On the one hand this reduces the “risk” of independence (we’ll all still be chums and we’ll never be truly foreign to one another); on the other it also reveals a certain emptiness at the heart of the SNP’s technocratic vision of independence. Is this what it is all for or really about? Is that it?
You don’t have to choose – unless you want to – between being Scottish and British. Not at the moment anyway. The SNP leadership would have you believe you won’t need to choose between being Scottish and British after independence either. Because, they insist, this isn’t an argument about identity at all.

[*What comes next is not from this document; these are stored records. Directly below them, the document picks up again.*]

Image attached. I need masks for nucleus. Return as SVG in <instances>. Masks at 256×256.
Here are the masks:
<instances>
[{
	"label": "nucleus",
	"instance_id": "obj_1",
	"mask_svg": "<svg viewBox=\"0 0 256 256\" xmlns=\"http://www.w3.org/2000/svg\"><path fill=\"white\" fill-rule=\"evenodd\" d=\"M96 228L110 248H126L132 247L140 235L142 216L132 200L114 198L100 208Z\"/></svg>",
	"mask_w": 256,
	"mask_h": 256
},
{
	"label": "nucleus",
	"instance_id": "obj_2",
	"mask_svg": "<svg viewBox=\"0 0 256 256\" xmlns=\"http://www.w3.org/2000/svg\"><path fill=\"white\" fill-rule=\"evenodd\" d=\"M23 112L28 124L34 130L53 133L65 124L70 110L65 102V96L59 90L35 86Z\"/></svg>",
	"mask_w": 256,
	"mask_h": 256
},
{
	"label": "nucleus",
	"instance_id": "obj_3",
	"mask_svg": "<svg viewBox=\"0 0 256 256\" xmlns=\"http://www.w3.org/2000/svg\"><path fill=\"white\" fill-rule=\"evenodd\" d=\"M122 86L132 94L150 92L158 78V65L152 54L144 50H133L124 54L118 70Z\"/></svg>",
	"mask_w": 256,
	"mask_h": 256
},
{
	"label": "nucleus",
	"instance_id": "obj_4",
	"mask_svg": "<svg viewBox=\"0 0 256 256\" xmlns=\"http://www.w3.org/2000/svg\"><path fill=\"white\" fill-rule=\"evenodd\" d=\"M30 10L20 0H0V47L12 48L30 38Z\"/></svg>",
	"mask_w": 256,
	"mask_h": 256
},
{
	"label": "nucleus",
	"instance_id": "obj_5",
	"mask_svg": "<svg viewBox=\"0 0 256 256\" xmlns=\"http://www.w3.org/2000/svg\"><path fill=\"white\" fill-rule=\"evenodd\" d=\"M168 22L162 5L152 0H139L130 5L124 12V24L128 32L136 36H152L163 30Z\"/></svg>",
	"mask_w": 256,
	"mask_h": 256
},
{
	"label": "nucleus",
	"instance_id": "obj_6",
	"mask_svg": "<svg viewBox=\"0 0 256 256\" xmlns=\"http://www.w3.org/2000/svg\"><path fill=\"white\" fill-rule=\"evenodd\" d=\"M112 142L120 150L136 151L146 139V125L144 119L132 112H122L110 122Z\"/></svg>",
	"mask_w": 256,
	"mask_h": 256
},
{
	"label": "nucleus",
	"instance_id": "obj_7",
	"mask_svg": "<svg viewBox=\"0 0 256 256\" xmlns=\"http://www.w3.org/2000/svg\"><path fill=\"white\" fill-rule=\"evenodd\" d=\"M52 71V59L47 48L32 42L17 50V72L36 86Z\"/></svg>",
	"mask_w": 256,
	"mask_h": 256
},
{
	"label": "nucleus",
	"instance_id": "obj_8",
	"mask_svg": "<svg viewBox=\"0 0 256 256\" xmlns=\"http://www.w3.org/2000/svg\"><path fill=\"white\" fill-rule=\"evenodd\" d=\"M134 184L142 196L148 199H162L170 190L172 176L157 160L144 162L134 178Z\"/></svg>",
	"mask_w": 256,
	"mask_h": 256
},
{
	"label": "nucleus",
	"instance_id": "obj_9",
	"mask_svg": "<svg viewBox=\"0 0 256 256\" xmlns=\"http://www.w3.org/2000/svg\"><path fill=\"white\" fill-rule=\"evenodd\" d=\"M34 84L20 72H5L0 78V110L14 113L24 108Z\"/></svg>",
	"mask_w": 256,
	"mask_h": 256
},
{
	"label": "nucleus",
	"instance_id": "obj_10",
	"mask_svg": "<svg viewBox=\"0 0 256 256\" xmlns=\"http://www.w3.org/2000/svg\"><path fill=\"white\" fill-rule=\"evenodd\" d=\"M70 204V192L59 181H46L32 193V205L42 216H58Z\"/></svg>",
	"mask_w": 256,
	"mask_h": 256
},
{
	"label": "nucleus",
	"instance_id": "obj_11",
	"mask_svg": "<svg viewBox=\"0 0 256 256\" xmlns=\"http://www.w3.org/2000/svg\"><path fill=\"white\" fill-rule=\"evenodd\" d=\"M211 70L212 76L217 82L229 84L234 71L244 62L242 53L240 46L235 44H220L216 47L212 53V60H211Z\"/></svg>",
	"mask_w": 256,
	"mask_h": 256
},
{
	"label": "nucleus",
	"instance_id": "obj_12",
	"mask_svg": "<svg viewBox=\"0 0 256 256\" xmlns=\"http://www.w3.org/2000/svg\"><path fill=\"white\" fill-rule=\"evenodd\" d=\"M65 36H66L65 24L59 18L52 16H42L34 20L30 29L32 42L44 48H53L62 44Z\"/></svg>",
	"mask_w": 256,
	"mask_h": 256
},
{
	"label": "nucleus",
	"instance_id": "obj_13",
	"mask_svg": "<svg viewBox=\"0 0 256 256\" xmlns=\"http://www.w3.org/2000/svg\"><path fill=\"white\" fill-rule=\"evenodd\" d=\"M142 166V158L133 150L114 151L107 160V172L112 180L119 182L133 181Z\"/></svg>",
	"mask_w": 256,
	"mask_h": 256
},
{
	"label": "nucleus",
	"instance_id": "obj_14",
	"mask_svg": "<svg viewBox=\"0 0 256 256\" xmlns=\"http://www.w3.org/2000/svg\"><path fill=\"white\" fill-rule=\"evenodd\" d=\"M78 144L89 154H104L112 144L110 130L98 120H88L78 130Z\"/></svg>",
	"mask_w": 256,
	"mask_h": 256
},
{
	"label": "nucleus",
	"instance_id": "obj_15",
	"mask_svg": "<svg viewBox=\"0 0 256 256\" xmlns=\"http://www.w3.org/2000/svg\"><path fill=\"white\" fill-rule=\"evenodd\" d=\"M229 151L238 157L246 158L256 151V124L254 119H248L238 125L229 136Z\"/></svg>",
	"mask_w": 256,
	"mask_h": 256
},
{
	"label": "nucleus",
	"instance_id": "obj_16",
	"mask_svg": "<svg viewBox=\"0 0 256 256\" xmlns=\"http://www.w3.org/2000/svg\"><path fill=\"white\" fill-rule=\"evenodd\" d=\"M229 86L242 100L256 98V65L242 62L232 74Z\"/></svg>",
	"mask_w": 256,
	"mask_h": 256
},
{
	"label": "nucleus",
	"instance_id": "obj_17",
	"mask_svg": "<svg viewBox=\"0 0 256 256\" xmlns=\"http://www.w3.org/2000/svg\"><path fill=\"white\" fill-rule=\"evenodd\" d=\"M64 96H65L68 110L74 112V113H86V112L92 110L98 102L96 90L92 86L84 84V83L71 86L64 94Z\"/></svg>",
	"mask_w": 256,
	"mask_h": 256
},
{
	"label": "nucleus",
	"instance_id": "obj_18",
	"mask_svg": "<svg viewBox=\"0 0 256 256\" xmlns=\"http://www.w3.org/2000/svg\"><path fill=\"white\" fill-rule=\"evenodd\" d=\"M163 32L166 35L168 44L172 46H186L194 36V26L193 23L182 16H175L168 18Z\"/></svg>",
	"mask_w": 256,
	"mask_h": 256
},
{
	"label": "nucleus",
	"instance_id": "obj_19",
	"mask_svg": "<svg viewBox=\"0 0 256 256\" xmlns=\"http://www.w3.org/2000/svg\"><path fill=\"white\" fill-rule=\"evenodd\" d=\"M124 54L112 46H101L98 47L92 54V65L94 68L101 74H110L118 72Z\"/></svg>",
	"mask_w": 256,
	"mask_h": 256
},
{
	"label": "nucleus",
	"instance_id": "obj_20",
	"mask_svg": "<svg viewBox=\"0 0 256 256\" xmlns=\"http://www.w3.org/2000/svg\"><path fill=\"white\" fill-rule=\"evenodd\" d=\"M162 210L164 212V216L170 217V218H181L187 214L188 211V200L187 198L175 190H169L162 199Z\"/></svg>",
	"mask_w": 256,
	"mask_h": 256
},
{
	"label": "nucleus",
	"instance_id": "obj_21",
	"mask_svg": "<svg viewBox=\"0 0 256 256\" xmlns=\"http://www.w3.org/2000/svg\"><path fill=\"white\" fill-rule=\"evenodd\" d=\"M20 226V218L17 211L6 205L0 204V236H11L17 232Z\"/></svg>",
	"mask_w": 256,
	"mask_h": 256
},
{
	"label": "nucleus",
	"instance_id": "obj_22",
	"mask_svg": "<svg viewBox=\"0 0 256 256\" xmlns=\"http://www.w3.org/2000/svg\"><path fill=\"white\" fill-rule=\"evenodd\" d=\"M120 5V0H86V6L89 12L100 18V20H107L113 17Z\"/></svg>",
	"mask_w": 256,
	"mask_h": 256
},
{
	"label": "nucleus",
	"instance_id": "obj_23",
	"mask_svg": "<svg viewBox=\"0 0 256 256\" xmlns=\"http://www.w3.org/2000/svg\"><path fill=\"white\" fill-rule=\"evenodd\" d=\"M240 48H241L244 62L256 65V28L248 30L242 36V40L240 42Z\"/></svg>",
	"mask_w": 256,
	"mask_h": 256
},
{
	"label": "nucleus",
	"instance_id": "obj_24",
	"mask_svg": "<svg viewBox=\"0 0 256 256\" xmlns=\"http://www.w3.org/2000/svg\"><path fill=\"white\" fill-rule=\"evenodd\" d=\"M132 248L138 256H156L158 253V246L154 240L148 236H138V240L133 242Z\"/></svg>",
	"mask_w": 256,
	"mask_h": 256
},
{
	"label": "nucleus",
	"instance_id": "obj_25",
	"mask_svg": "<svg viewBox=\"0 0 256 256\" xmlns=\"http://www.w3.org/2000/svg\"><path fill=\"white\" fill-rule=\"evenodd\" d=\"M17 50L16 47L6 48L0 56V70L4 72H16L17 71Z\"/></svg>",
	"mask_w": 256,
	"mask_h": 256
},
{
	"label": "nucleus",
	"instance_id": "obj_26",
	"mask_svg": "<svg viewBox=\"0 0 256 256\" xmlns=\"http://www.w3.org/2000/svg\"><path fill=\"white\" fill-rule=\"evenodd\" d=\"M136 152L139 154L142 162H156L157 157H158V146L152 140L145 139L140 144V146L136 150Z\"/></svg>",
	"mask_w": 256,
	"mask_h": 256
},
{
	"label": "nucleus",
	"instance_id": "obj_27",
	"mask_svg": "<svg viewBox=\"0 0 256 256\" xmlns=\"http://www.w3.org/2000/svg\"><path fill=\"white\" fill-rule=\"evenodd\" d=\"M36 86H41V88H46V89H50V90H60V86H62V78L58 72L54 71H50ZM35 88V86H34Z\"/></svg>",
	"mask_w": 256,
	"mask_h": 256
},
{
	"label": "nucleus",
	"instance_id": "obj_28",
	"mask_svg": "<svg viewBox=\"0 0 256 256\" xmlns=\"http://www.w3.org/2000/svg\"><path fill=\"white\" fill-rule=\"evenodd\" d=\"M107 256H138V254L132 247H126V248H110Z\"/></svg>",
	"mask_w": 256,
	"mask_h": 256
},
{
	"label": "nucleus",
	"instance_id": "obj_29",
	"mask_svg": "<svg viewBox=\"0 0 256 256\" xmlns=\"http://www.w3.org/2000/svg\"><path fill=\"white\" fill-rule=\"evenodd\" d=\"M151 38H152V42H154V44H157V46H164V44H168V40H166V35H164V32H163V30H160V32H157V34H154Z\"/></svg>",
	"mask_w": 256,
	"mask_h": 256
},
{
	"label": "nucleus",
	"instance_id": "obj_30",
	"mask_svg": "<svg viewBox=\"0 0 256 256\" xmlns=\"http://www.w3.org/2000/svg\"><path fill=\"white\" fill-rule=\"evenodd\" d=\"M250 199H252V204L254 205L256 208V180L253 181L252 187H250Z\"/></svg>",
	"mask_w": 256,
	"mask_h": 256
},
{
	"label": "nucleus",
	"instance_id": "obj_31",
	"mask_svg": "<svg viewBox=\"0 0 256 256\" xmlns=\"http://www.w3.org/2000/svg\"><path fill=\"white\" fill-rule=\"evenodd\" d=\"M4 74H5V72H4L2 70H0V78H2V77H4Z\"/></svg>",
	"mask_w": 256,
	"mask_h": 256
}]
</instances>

But if a nation state is not about an identity or an idea or a shared sense of belonging then what is it? Perhaps an independent Scotland would be a new kind of state. A virtual state of some kind, shorn of identity or shared values?
Of course that’s not what the SNP really think at all. If it was they would spend less time banging on about Scottish values and complaining that said values are being assaulted by the Westminster government. So we are different after all. Except when we are not. Because we will still be British and you need never feel that your attachment to Britishness is threatened by leaving the Union because the Union, in its essentials, will remain. Everything will change but nothing will change.
Somewhere this must make sense but it doesn’t make sense here. If you leave a state you don’t remain a part of that state. There may be ample reason to set sail on HMS Independence but you can’t set sail and remain in port.
Of course the referendum is about identity. If it weren’t we wouldn’t be having the damn thing.